Problema 1 =
Diga quantas linhas das entradas contêm a palavra "storage" e responda apenas com o número.

Trecho citado =
────────────────────────────────────────

Feliz noite do professor!
Faço minhas as palavras do eterno
Gonzaguinha: “Viver e não ter a vergonha de ser feliz, cantar a beleza ser um
eterno aprendiz. Eu sei que a vida devia ser bem melhor e será, mas isso não
impede que eu repetia: É bonita, é bonita e é bonita”.
Hoje é o dia do professor. Aqui
em Goiás, em geral, estamos trabalhando em sala de aula nesse dia a nós
dedicado. A data não é considerada no calendário oficial das escolas feriado.
Algumas instituições fazem permutas, concedendo folga ao professor em outro
dia. Mas a grande maioria delas nem isso faz. No máximo oferecem um lanche
comemorativo.

────────────────────────────────────────

Os dados =
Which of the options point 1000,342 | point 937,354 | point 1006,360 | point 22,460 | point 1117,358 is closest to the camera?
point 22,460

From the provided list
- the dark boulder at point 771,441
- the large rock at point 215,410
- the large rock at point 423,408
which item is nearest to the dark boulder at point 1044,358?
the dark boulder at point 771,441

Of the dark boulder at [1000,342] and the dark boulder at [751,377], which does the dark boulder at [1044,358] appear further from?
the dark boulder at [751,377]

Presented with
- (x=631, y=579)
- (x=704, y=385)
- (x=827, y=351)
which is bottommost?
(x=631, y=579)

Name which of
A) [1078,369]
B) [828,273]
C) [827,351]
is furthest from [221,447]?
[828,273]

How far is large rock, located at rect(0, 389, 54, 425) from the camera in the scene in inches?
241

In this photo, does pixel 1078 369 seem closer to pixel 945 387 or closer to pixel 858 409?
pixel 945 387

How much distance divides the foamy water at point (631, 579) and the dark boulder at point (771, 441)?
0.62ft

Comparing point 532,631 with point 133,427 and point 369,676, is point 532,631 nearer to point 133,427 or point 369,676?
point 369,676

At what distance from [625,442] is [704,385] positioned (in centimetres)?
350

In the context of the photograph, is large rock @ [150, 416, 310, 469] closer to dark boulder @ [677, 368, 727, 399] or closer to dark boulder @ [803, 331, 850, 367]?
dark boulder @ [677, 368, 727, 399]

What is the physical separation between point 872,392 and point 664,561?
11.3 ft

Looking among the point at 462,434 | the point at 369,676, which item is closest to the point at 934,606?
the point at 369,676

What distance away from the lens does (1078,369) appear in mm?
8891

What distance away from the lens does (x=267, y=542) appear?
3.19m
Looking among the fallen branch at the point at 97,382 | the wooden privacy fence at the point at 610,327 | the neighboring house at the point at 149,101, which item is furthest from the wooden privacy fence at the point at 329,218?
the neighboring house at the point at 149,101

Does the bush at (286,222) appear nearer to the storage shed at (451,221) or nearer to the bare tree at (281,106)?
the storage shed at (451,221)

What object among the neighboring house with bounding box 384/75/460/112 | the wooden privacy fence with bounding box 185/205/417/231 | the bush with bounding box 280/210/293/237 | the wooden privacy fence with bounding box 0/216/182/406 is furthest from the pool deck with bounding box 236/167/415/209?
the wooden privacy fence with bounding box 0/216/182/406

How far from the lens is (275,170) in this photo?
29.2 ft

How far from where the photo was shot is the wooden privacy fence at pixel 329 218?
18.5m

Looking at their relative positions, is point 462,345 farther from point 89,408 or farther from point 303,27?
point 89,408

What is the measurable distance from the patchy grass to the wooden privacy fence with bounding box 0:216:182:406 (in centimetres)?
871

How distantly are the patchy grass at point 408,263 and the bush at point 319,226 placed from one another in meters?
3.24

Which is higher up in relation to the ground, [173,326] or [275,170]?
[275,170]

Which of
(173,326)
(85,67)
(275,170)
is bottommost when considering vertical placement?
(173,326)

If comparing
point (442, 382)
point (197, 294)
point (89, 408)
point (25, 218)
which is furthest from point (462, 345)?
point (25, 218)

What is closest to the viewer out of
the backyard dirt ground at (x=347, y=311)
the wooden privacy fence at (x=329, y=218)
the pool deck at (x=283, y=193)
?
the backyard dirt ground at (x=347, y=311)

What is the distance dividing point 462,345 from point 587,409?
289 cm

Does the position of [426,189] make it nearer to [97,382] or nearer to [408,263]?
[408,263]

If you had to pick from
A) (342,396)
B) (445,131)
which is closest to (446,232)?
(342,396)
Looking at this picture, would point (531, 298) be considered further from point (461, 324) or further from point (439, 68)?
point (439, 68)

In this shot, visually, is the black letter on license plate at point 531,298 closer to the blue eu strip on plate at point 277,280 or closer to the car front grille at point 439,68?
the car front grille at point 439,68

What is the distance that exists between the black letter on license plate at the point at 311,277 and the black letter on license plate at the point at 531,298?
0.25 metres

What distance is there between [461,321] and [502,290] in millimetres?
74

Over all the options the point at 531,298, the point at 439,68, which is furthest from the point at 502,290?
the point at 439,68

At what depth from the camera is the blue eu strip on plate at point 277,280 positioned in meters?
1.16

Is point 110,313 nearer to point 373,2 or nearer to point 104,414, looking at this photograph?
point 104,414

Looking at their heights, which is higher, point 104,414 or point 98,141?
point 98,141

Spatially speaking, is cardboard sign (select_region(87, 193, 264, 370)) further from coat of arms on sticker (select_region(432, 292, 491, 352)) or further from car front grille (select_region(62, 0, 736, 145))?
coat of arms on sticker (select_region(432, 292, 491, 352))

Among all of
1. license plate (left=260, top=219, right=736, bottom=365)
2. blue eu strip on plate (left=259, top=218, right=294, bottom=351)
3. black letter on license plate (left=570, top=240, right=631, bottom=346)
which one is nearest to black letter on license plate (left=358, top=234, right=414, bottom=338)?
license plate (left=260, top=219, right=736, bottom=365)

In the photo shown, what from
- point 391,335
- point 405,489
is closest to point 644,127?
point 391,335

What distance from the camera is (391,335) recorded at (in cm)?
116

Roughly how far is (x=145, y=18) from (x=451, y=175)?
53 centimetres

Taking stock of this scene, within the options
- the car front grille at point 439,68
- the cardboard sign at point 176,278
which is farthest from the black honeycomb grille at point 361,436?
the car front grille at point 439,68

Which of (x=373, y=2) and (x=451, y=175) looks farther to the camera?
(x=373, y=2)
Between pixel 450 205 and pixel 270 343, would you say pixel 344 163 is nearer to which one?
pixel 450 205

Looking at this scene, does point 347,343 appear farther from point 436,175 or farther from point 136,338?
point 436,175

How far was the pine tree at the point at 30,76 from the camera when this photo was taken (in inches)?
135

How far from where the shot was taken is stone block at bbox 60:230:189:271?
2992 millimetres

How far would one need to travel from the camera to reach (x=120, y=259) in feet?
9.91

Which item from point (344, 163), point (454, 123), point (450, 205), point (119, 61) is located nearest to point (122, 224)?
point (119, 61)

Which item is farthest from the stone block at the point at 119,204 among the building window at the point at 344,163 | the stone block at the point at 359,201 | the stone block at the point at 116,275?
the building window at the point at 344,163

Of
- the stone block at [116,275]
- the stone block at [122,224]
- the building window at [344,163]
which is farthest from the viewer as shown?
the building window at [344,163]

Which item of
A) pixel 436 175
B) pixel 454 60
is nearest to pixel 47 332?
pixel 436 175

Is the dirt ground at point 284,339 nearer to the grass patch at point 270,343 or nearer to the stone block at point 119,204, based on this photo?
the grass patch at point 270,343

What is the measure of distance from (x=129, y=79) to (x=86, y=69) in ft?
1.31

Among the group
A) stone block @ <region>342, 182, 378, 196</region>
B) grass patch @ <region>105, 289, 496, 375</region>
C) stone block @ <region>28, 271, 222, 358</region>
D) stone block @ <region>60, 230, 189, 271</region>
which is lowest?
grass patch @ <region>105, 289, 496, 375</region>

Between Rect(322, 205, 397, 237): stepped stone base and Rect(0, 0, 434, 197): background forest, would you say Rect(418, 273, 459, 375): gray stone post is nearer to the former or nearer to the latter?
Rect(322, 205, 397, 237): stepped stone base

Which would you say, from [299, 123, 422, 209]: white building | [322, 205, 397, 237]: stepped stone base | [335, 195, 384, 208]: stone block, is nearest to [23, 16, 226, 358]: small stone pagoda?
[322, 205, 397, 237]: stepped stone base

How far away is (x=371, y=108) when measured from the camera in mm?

────────────────────────────────────────

Problema 2 =
Escreva a continuação do texto sobre o Dia do Professor, começando logo após a última frase apresentada.

Resultado da tarefa 1 =
2

Resultado da tarefa 2 =
No meu imaginário vem muitas
recordações desses quase vinte anos de sala de aula. Quando comecei era início
do ano de 1997. Recordo-me quando entrei em sala de aula pela primeira vez. Ao
abrir a porta da sala de aula encontrei várias crianças na faixa etária de dez
anos, com olhos brilhantes e arregalados, cheios de vida olhando para mim. Eu
tinha a missão naquele tempo de ensinar filosofia para crianças. Como foi
empolgante perceber como as crianças são autênticos pensadores. Cheias de perguntas
e ideias. De lá para cá foram tantas experiências. Anos e anos dedicados ao
ensino médio e superior. Trabalhei em tantas escolas. No ensino superior formei
advogados, administradores, pedagogos, engenheiros, filósofos entre tantas
outras profissões.
Acordei hoje me perguntado o que
é ser professor e o que isso significa para mim. Hoje será um dia longo.
Estarei em sala de aula nos três turnos. Começo agora, sete da manhã, e só
termino por voltas das vinte e duas horas.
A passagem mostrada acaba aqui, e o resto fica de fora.